While many social changes were empowered and produced by technological advances, that doesn't mean all of them were. You can expect things to be distinctly different, but more in the way of being of a different path rather than nothing at all. When it comes to alternate history such as this, the possibilities are virtually endless, but I'll try and give you a few sticks to make the fire, so to say.

  • For instance, communication would be much harder without any sort of tele[fill-in-here] device. You can expect governments to be less democratic, relying more on representatives and the elite. You can see this from the reason why the United States of America has the Electoral College; one of the reasons it was put into place was because they couldn't just have everyone send a letter for every election. They had to have someone who stayed in the capital who could speak for the citizens. Remember that this was an age when the best way of communication was giving some horseman a letter and hoping he didn't die on the way to the destination. This governmental matter would likely create a population that is more apathetic to the matters of state. Going along with this, you would see more differences between the different areas of a country. National identity would likely be less important, shoved aside by an identity of the village or county.
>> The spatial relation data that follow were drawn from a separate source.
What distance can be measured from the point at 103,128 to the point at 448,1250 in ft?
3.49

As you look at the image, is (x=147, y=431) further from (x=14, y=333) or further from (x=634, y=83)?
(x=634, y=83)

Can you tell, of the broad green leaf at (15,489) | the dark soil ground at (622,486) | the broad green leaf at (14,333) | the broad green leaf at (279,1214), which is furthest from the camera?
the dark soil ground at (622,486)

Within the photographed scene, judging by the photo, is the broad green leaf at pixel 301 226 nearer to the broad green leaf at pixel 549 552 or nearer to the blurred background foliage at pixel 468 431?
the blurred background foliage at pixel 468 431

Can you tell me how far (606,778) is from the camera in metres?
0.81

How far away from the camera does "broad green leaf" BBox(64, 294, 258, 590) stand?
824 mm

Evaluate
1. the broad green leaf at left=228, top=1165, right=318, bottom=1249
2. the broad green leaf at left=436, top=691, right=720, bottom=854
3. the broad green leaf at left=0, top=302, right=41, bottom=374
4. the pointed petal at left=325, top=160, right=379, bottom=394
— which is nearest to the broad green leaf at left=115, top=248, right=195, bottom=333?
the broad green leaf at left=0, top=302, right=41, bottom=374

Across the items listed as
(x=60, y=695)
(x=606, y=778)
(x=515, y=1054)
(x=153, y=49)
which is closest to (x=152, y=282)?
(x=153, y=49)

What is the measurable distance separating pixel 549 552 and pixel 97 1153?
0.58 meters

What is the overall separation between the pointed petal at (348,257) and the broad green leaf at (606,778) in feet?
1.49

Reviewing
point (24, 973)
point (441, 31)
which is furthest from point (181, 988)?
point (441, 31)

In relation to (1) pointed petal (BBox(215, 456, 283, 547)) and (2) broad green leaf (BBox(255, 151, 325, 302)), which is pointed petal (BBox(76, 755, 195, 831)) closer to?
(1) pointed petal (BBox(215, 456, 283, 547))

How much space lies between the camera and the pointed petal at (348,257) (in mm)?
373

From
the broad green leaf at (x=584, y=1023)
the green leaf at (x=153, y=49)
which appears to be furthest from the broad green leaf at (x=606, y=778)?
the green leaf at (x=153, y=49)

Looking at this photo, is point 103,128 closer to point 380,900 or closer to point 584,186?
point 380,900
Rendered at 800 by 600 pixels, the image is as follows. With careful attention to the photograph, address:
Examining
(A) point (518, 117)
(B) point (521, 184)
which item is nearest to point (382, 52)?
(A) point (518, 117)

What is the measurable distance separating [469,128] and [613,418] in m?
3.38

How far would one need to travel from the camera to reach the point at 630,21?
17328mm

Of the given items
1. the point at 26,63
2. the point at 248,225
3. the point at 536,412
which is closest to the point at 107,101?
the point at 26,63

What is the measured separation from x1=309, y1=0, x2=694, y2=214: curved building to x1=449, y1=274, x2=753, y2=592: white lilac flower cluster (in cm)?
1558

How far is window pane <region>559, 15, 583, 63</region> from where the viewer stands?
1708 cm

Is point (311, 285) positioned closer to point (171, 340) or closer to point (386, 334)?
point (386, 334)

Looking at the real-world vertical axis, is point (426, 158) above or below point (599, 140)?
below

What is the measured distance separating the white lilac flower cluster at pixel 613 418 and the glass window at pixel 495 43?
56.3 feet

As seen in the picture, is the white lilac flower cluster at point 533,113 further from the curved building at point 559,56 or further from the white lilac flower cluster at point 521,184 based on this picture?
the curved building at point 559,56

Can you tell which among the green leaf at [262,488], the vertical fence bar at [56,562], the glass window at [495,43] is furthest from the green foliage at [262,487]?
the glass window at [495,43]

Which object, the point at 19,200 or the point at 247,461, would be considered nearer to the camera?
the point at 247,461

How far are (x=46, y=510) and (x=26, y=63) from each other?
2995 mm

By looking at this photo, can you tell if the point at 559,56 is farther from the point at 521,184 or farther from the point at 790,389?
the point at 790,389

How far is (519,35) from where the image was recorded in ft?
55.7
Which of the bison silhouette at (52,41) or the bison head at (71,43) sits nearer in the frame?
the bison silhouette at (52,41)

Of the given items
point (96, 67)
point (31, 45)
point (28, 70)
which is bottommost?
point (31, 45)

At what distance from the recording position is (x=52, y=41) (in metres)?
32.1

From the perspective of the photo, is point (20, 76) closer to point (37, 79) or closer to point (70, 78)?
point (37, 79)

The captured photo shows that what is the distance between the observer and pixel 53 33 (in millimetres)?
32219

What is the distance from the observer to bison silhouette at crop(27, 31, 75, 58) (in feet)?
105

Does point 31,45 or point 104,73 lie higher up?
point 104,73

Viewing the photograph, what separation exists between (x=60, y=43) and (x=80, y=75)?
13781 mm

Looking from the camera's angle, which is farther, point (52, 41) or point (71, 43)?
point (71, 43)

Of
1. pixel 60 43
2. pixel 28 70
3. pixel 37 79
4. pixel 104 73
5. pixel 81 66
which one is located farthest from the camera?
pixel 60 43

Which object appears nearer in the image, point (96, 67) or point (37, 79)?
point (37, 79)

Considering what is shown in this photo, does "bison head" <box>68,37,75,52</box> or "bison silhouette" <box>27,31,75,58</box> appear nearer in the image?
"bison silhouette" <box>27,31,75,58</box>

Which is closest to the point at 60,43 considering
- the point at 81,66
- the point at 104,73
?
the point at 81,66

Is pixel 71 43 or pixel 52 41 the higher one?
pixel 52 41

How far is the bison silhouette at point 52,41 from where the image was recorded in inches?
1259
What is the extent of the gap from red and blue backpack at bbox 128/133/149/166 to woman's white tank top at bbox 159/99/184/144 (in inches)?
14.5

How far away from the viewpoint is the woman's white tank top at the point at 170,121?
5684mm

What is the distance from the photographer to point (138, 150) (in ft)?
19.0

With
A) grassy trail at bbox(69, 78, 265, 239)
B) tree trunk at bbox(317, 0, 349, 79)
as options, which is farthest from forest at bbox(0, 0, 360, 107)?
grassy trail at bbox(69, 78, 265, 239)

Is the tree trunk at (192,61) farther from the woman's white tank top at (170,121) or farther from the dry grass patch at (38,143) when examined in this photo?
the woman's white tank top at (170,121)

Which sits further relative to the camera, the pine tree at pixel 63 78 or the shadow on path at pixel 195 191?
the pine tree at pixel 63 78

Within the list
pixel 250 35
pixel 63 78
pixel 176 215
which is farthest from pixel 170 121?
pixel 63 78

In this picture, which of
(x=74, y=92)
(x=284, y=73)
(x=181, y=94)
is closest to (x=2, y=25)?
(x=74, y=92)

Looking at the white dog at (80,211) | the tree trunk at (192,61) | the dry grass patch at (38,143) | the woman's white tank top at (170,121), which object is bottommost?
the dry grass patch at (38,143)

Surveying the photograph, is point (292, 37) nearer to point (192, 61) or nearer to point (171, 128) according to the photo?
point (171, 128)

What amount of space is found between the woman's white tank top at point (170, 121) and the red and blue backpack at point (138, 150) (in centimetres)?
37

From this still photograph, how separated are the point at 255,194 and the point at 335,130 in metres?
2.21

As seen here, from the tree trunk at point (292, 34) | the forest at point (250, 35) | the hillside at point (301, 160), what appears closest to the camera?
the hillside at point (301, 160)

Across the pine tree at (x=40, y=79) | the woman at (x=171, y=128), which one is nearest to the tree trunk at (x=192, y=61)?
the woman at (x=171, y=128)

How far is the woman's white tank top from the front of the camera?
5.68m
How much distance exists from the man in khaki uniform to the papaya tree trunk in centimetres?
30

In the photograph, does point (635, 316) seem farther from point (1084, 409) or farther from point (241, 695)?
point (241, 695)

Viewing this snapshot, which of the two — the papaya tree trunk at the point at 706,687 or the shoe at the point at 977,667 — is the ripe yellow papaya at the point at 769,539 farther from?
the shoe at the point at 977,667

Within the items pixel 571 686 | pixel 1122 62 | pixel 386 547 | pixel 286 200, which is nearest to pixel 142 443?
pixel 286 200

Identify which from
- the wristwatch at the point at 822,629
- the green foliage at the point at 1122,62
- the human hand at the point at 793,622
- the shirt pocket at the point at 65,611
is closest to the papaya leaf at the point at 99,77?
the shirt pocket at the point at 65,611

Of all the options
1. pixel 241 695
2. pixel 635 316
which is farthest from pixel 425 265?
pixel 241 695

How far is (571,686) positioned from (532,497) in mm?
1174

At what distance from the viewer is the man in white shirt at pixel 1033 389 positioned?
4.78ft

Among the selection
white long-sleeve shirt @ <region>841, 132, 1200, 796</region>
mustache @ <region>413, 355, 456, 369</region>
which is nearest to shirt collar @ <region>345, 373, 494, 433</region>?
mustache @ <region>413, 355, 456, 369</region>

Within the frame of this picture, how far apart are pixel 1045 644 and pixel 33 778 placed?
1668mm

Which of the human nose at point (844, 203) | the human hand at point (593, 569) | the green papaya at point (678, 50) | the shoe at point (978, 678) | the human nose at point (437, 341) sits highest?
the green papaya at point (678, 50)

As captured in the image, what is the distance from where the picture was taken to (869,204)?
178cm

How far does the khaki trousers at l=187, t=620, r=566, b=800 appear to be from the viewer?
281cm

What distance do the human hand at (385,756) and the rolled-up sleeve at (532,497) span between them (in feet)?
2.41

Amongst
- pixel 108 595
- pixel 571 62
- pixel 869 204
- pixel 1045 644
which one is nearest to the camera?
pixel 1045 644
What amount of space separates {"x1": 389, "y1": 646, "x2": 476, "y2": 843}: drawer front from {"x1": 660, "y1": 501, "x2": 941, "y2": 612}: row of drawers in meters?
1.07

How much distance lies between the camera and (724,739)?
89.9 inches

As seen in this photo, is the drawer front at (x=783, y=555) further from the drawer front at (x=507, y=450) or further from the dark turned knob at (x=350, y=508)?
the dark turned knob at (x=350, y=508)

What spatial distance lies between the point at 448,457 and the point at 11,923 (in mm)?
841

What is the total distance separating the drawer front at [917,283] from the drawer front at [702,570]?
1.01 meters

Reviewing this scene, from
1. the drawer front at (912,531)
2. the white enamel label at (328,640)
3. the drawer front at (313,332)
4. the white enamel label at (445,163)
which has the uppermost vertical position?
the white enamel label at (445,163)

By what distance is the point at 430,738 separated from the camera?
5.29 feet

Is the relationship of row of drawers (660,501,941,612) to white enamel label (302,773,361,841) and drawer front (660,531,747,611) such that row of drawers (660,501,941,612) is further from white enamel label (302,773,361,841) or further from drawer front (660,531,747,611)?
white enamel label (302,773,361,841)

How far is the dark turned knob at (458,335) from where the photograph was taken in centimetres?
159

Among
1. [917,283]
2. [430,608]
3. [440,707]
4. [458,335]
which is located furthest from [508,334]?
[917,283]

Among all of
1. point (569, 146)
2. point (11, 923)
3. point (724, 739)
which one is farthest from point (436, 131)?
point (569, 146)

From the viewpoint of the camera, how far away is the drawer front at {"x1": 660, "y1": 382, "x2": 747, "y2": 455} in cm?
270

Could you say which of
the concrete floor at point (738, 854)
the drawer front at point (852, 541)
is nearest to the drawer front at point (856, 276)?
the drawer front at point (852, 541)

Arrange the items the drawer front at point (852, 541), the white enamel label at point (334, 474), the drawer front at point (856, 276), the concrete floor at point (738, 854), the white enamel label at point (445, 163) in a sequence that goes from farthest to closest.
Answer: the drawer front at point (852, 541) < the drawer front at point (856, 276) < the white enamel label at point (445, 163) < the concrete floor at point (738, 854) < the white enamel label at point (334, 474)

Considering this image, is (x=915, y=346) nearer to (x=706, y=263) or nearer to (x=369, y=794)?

  • As for matters such as gender equality, that would likely be affected by the lack of mass production. As far as I've seen, a large factor in how women are perceived is medicine. Because there isn't much medicine at hand, women would have to have more children and tend to them so that at least some survive. The tending role could be done by men, but that is unlikely in a world with common warfare. In this case, the perception of women would likely stay the same as medieval times or progress much more slowly.

Bonus Answer

As for what could have caused this, I have two ideas. I know that's not what you asked, but I'm a generous guy.

  • Perhaps the planet is kept under constant or at least common EMP. I'm fairly certain solar flares can cause those, so that could be a good choice.
  • I read a book called The Memory of Earth by Orson Scott Card. This book is set in the far future, after humans destroyed their own world and moved on to a different planet. Once at this new planet, the humans manufactured tons of satellites and a very powerful, self-learning AI. They also added a sort of microchip in gene form that the AI could manipulate. This AI was tasked with keeping humanity alive by preventing humans from obtaining technology that could be dangerous to them. The AI does this by basically using the gene to make them forget all about something if it lead to dangerous tech. You could use this, and it allows you to be a little selective about the available tech, thus allowing greater customization.